Now comes a table of processes and statistics. The columns are as follows:

- PID: Process identifier.  Typically a 16 bit number, 0 is 
  forbidden, 1 is 'init', which is the parent of last resort.
  NGI uses systemd as init.

- USER: The user the process is running as.

- PR: The process's priority.  This normally runs from -20 to
  20, where the *lower* the number, the higher the priority.
  There is also an 'RT' real-time priority which trumps all.
  It is not "real time", however.

- NI: Niceness.  This is an offset to apply to the normal
  priority.  It is normally zero.

- VIRT: Virtual memory size.  This is the size of the process's
  address space.  This doesn't mean it is all memory used,
  however: some may be maps of files on disc, or may be yet
  unused and not had real RAM allocated to back it.

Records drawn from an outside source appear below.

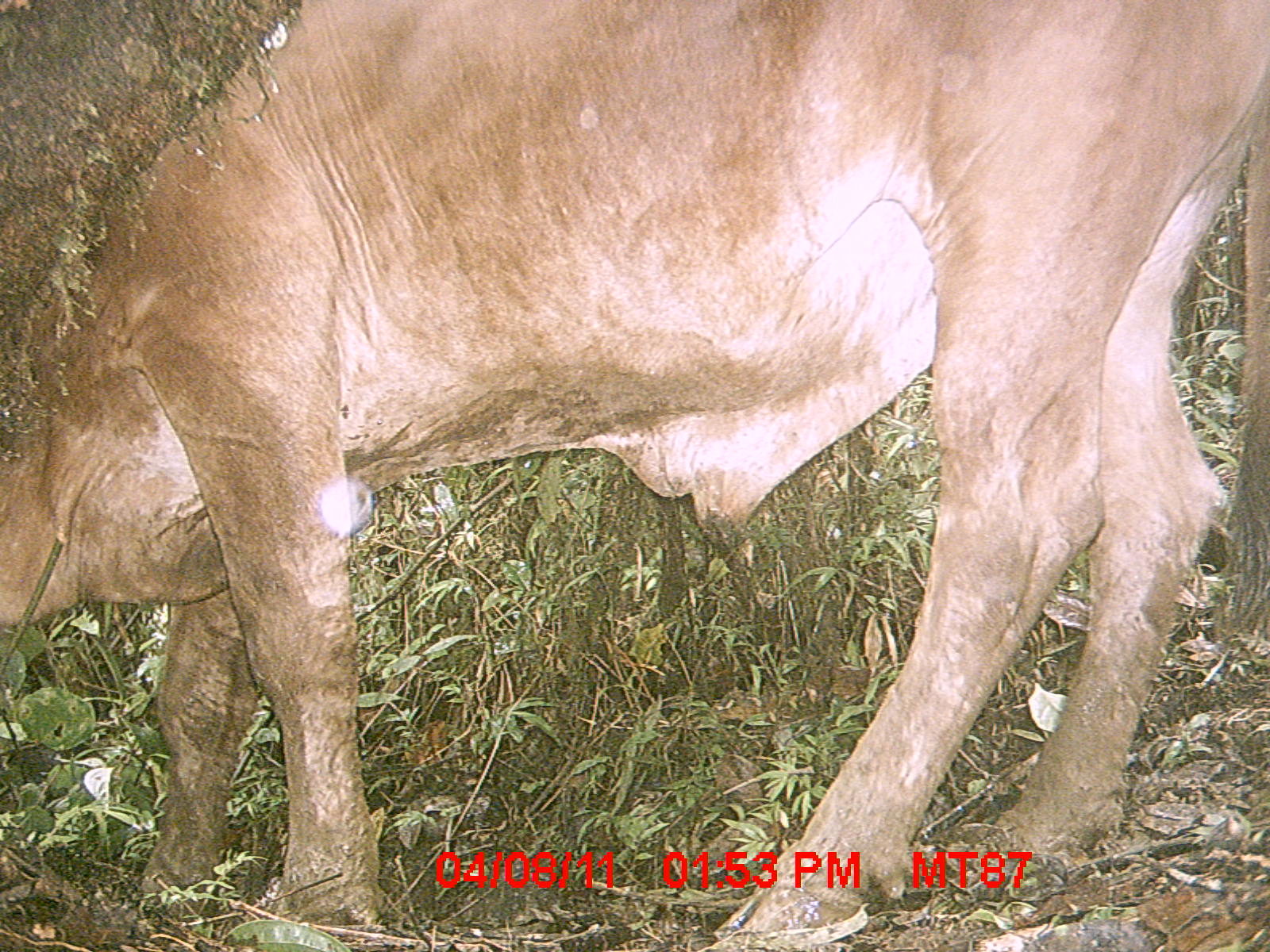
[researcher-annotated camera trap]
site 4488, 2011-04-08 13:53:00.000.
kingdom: Animalia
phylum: Chordata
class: Mammalia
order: Artiodactyla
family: Bovidae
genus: Bos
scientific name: Bos taurus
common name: domestic cattle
Bos taurus (domestic cattle), count 2.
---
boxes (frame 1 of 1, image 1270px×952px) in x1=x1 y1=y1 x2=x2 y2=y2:
bos taurus: x1=0 y1=0 x2=1270 y2=946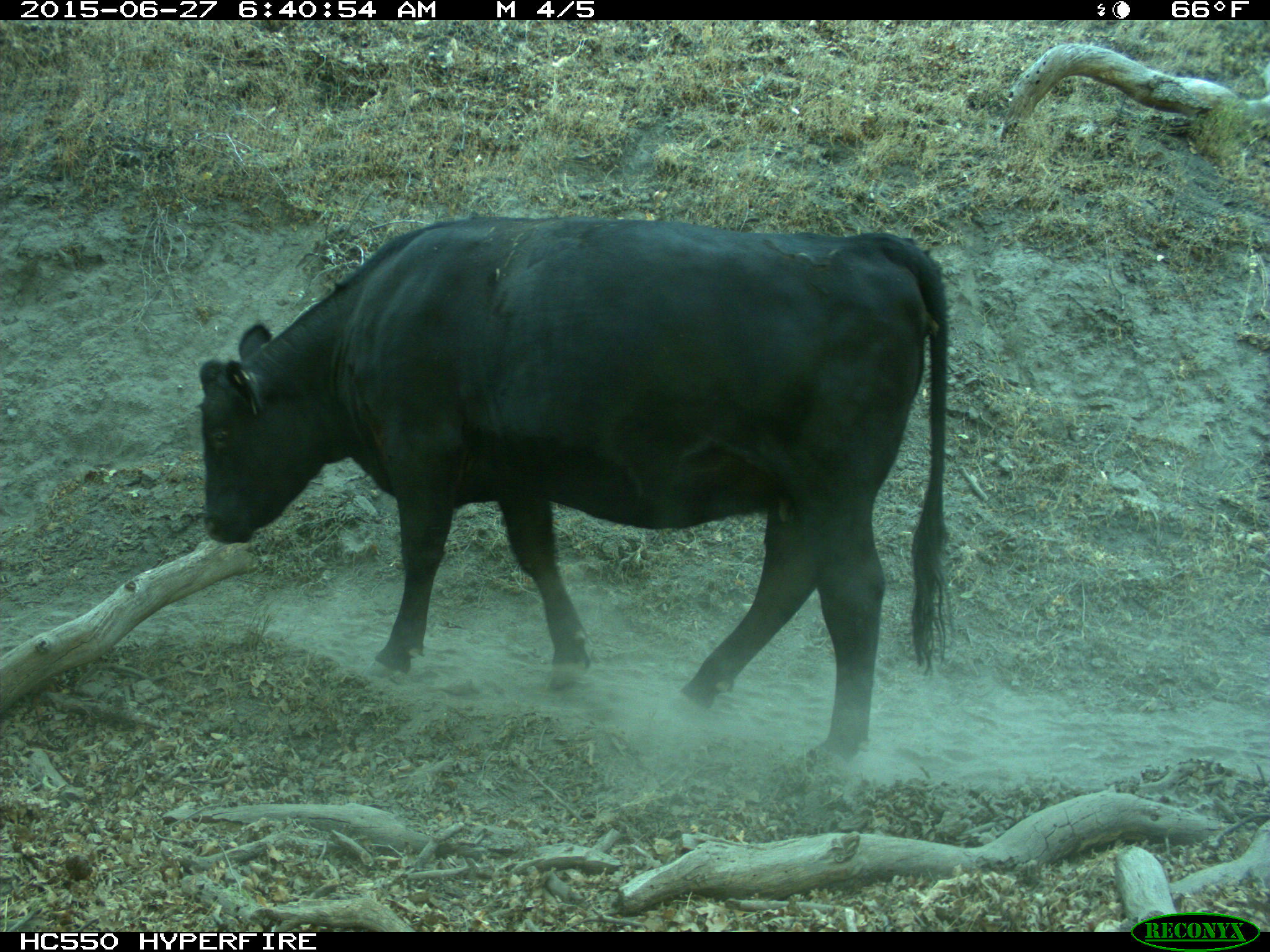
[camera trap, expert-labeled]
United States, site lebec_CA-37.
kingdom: Animalia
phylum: Chordata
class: Mammalia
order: Artiodactyla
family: Bovidae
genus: Bos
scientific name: Bos taurus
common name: domestic cow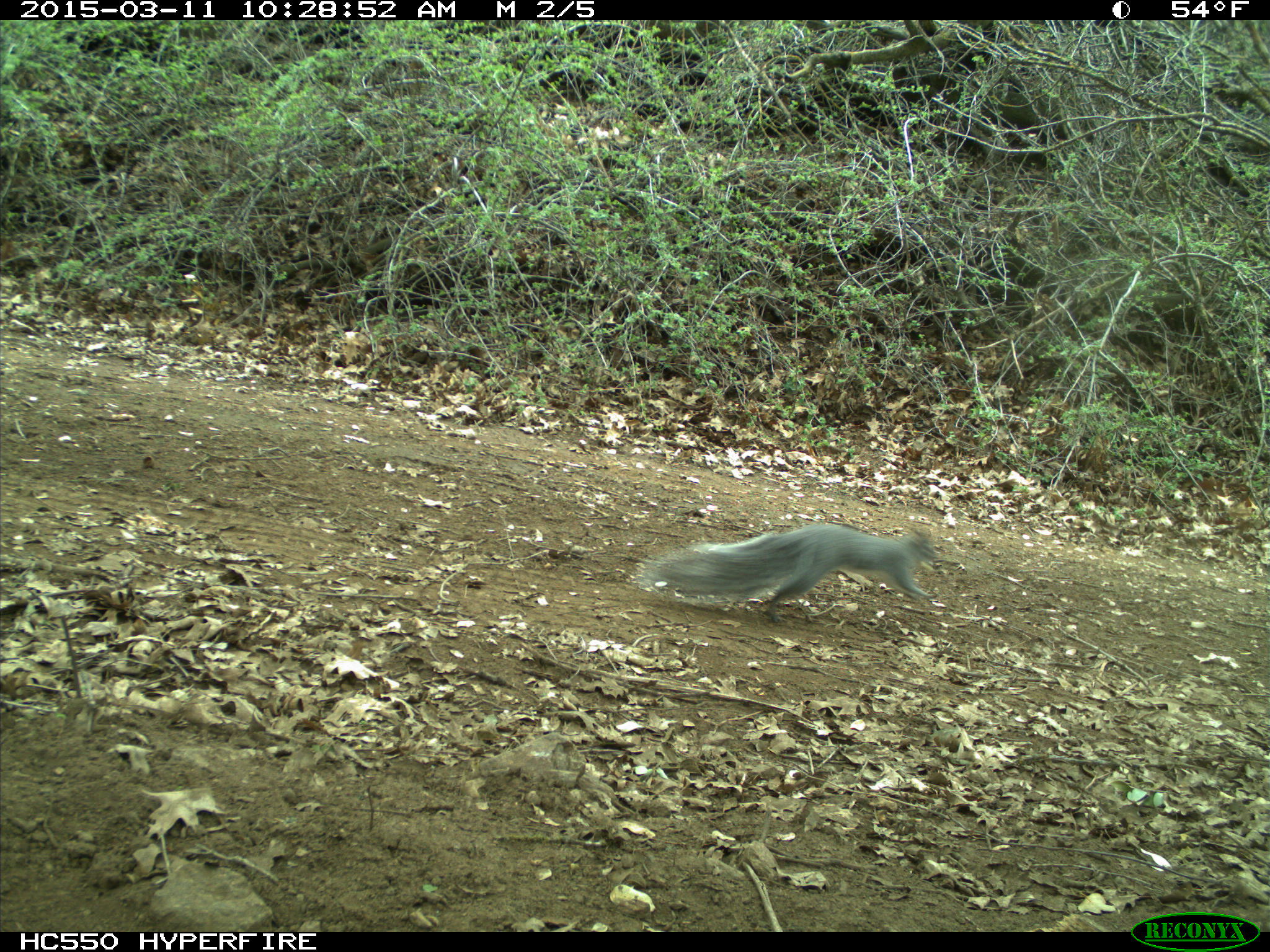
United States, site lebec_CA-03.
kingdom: Animalia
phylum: Chordata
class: Mammalia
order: Rodentia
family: Sciuridae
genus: Sciurus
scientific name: Sciurus carolinensis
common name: eastern gray squirrel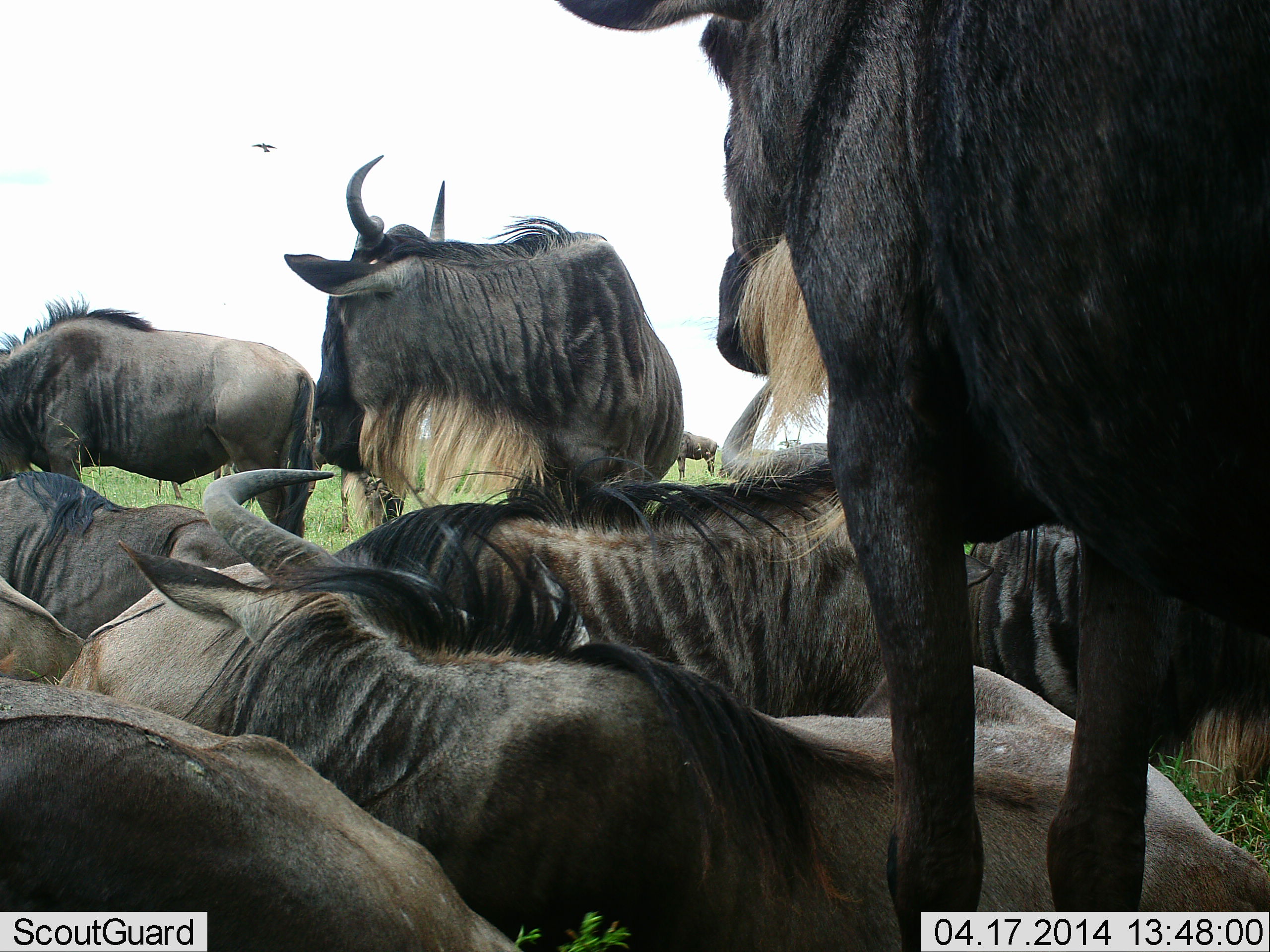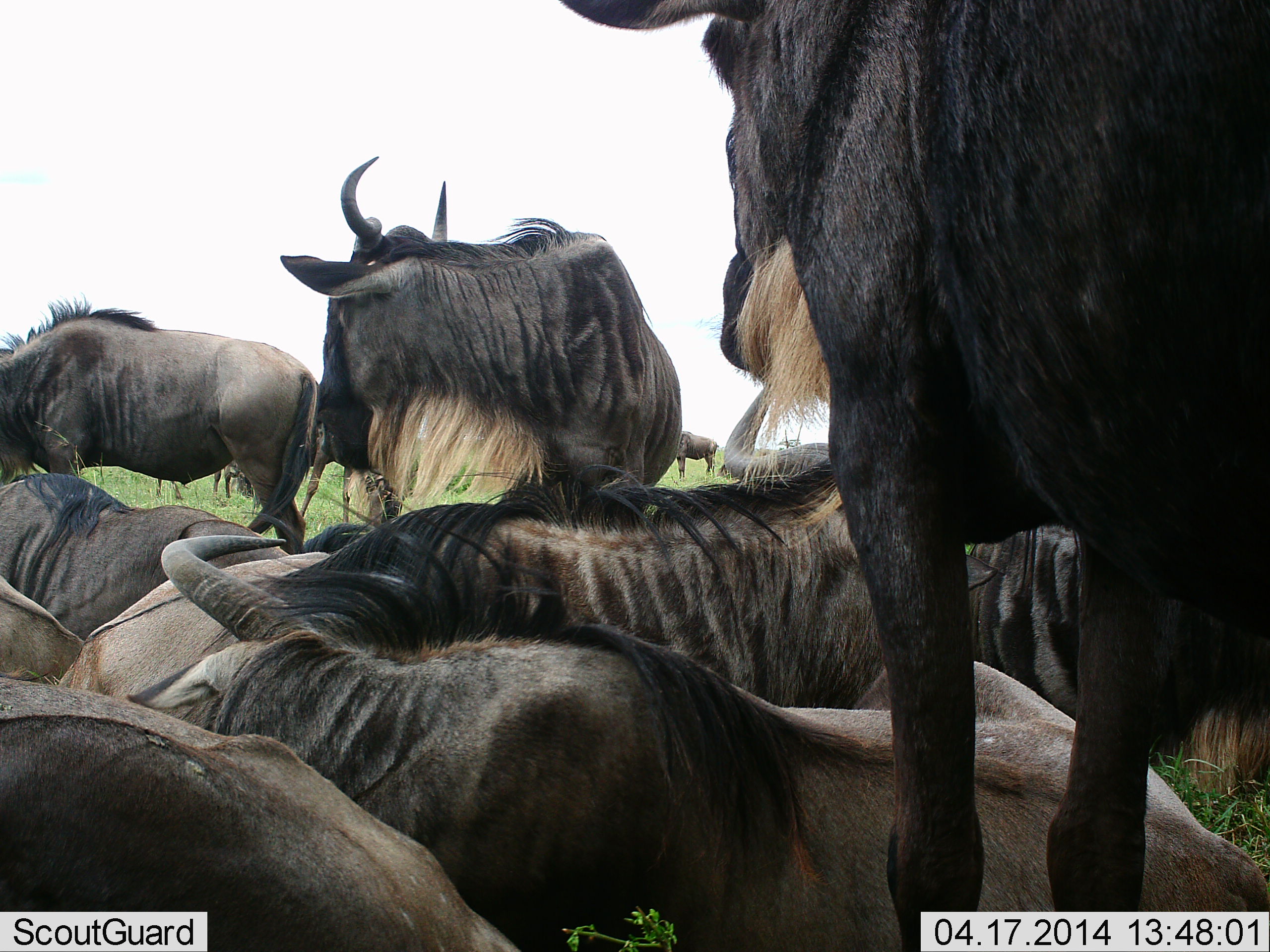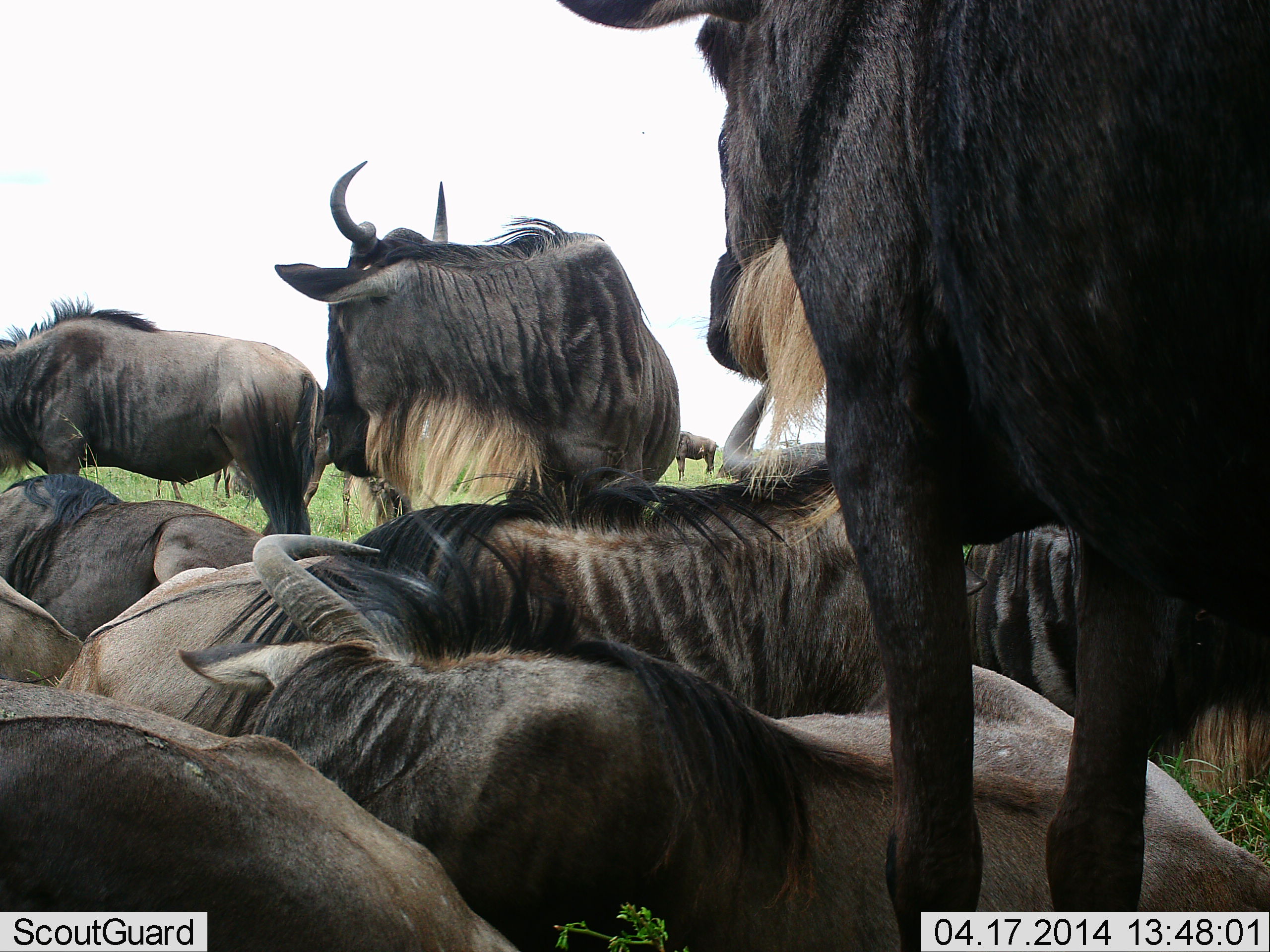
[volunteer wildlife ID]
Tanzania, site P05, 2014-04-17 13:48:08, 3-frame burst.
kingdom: Animalia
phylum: Chordata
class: Mammalia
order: Artiodactyla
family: Bovidae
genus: Connochaetes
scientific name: Connochaetes taurinus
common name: blue wildebeest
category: wildebeest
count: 11-50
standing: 75%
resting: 100%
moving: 0%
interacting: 0%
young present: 0%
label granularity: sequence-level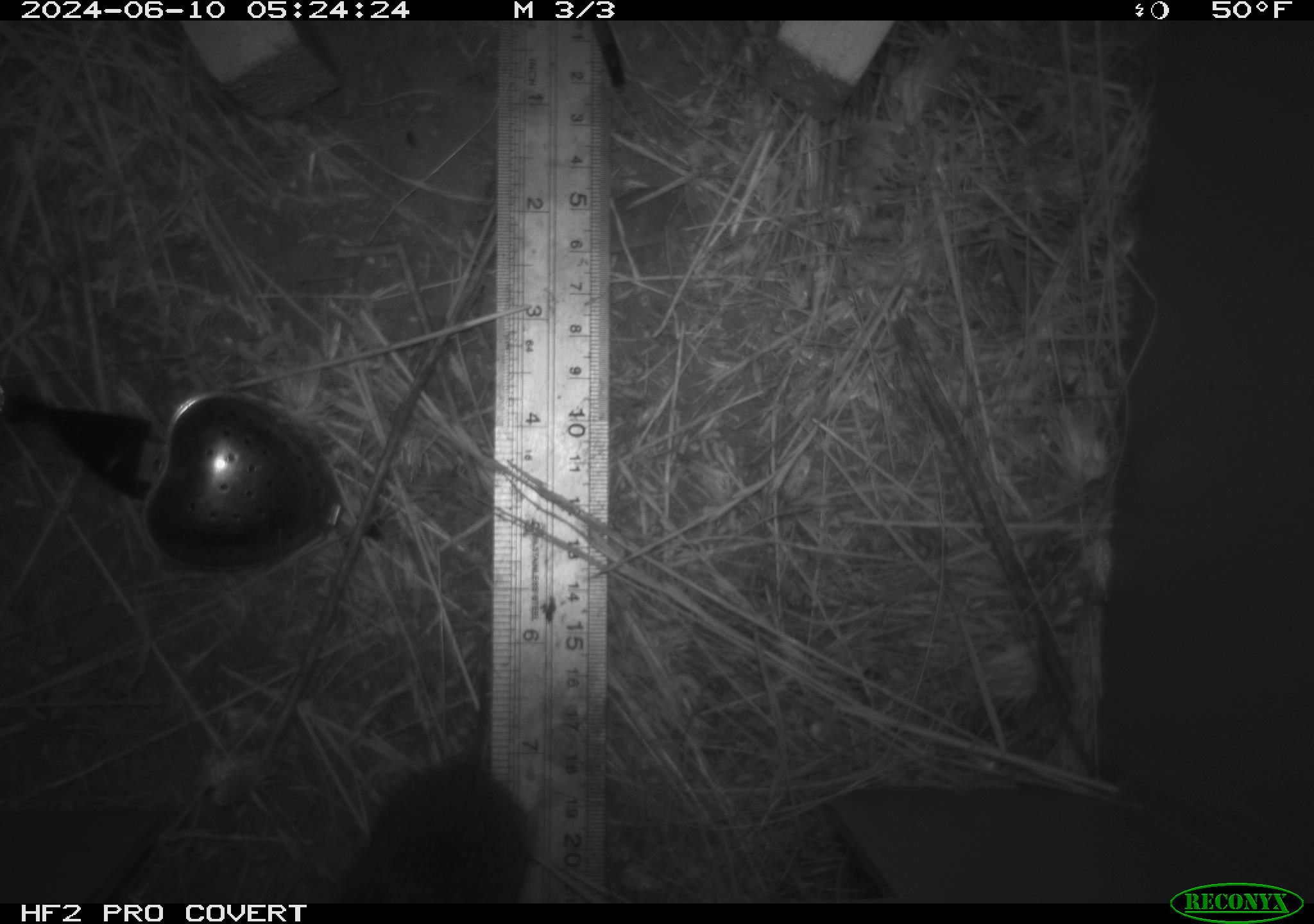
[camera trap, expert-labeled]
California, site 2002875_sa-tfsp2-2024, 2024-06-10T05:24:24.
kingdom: Animalia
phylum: Chordata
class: Mammalia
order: Rodentia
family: Cricetidae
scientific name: Arvicolinae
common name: voles, lemmings, and muskrats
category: arvicolinae subfamily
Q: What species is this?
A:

- RES: Resident size.  This is how much RAM the process actually
  has allocated to it.  This may be backed by physical RAM or by

- SHR: Sharable memory.  This is the amount of memory being used
  that could possibly be shared with other processes.  This includes
  shared memory used for IPC, as well as memory maps of files on
  disc (such as the executable itself, shared libraries, etc.)

- S: State.  S = sleeping, R = runnable, D = blocked waiting for
  IO, Z = waiting for parent process to collect corpse/exit status.

- CPU: Percentage of CPU used by this process since the last refresh.
  Note that 100% is 100% of one thread.  In a quad-core system, this
  could reach the high 300s.

- MEM: Percentage of available RAM (combined physical and swap) that
  this process is using, as a factor of its RES, described above.

- TIME: CPU seconds used by this process since it started.  What this
  means is that if it were to use a whole CPU thread for a second (or
  50% of a thread for two seconds), 1 will be added.

- COMMAND: Title of process.

Note: This document is licensed under CC-BY-SA and was originally created by Codethink Ltd.